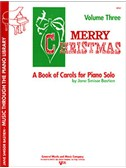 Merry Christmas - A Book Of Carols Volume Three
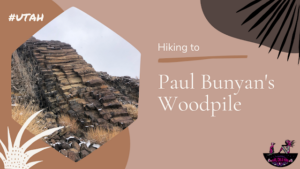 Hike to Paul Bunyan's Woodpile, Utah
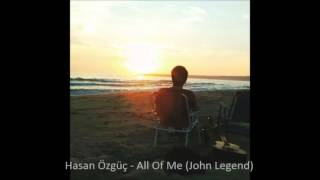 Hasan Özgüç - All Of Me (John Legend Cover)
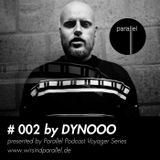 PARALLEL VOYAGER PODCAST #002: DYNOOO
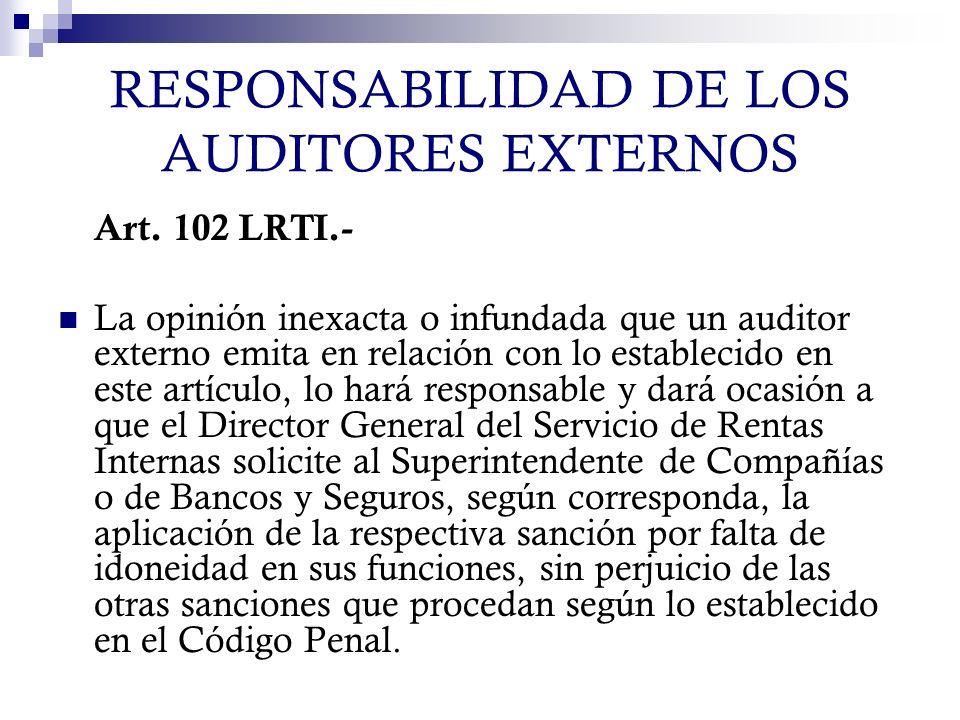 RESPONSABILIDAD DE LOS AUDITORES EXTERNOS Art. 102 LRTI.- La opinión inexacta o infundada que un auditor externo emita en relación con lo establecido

· · · · ·

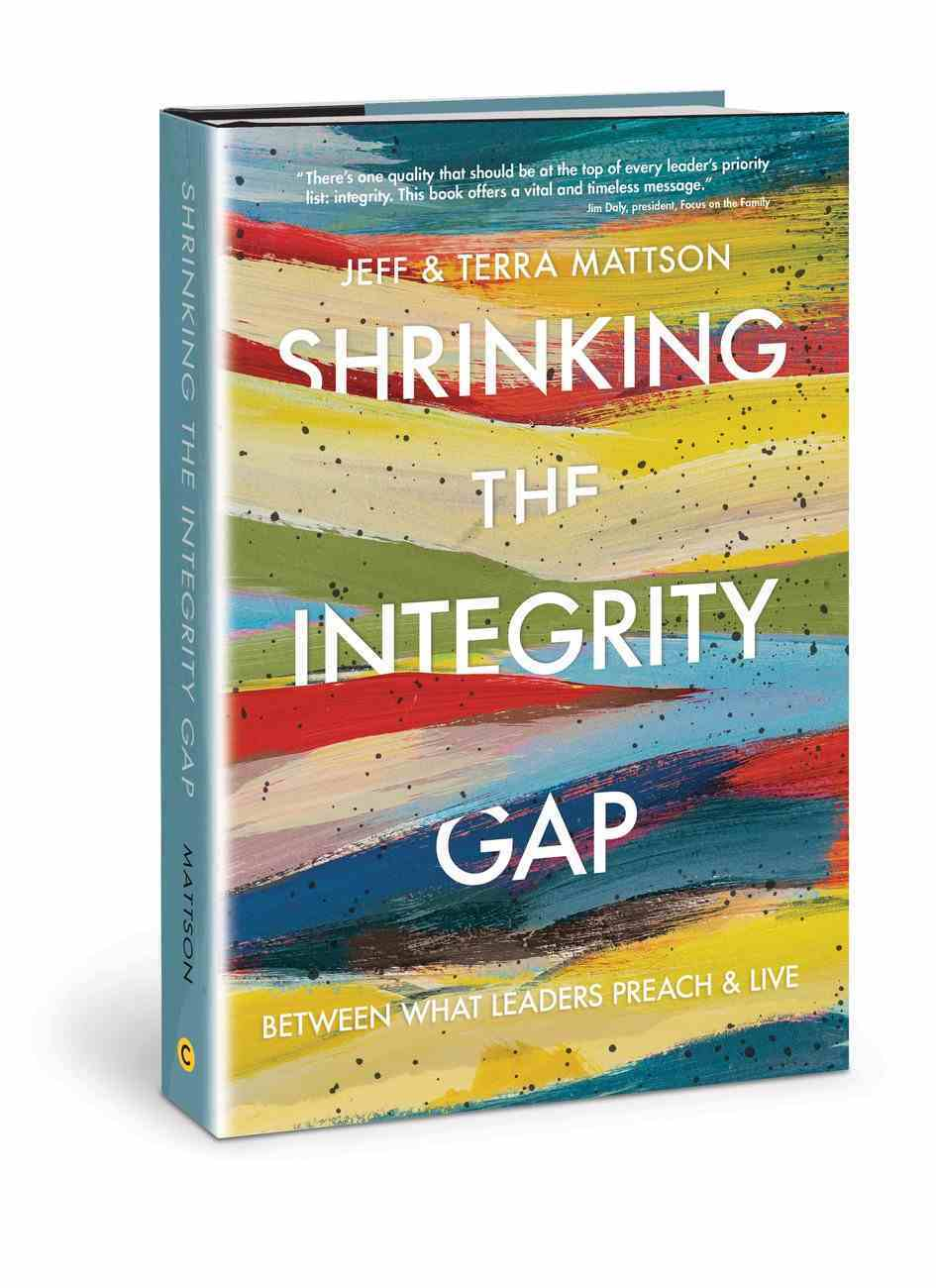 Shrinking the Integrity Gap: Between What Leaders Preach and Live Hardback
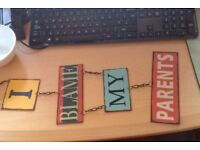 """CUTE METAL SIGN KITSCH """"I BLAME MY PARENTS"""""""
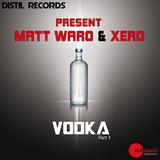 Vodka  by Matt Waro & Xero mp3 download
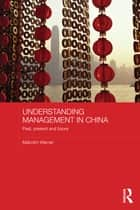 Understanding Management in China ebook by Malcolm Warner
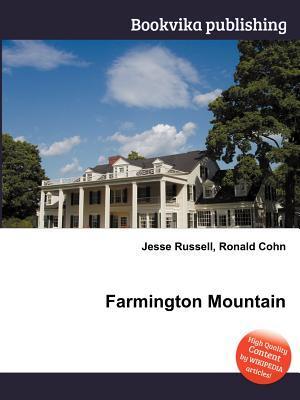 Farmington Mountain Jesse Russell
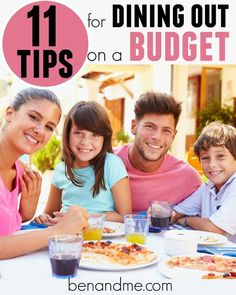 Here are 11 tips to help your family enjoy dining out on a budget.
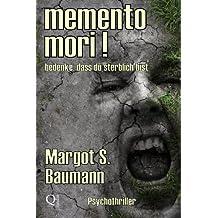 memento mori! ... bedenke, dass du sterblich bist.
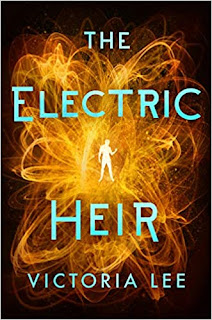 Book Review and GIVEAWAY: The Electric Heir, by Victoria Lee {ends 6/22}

· · · · ·

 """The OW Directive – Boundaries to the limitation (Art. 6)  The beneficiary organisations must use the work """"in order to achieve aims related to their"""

· · · · ·

### Work request
Set down again, word for word, every line from the one with "Farmington Mountain Jesse Russell" to the one with "Book Review and" in the entries above, and omit the pictures.

### Solution
 Farmington Mountain Jesse Russell
 Here are 11 tips to help your family enjoy dining out on a budget.
 memento mori! ... bedenke, dass du sterblich bist.
 Book Review and GIVEAWAY: The Electric Heir, by Victoria Lee {ends 6/22}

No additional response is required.